» Data supplied
----

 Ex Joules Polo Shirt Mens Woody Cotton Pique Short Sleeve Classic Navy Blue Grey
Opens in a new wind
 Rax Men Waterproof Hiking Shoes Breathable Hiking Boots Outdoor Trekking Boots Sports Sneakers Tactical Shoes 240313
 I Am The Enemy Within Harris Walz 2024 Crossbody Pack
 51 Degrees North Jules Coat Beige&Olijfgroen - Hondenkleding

----

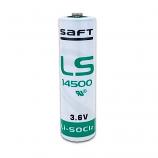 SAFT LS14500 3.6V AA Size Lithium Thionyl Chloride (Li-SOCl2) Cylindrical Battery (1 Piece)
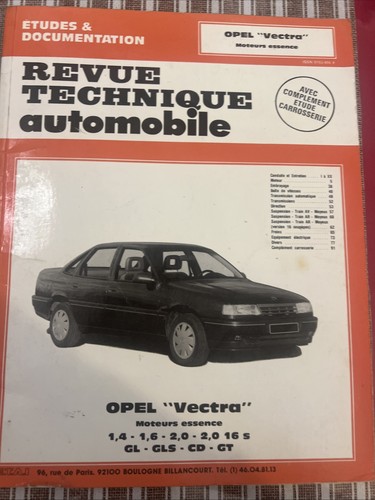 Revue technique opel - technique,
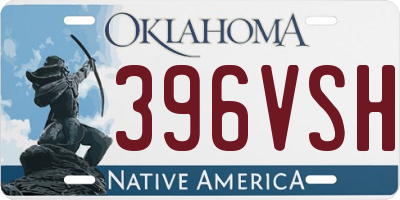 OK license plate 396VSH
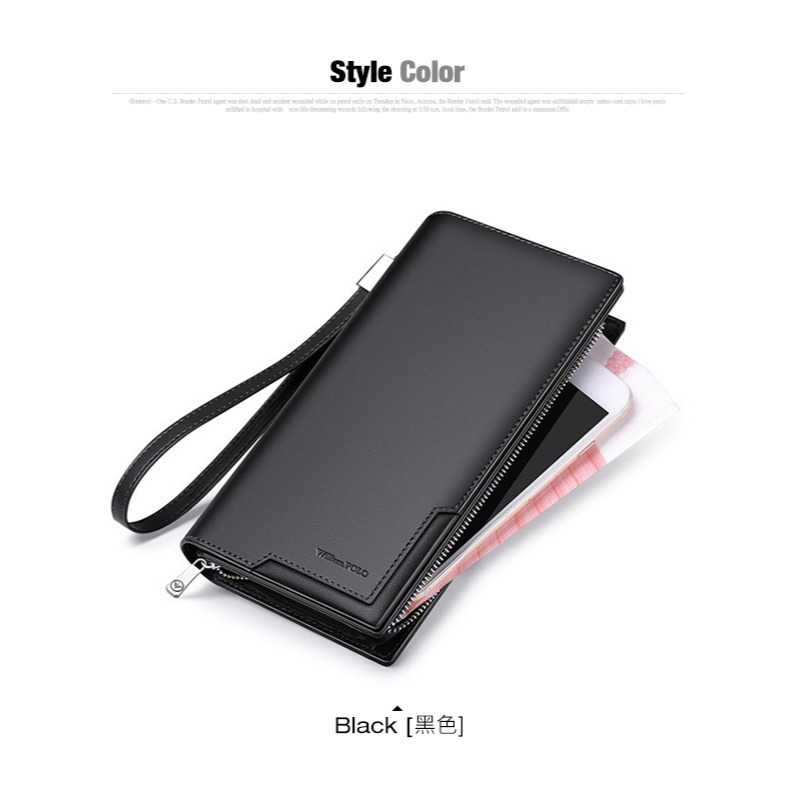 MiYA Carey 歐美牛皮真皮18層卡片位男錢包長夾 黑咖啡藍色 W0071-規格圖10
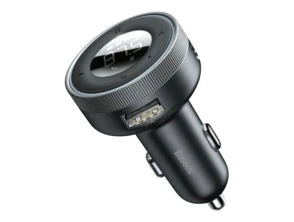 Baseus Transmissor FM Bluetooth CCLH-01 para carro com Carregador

----

» What needs to be done
Take the entries above and return only the lines from the one with "Rax Men Waterproof" to the one with "51 Degrees North", both included, unchanged.

» Exercise response
 Rax Men Waterproof Hiking Shoes Breathable Hiking Boots Outdoor Trekking Boots Sports Sneakers Tactical Shoes 240313
 I Am The Enemy Within Harris Walz 2024 Crossbody Pack
 51 Degrees North Jules Coat Beige&Olijfgroen - Hondenkleding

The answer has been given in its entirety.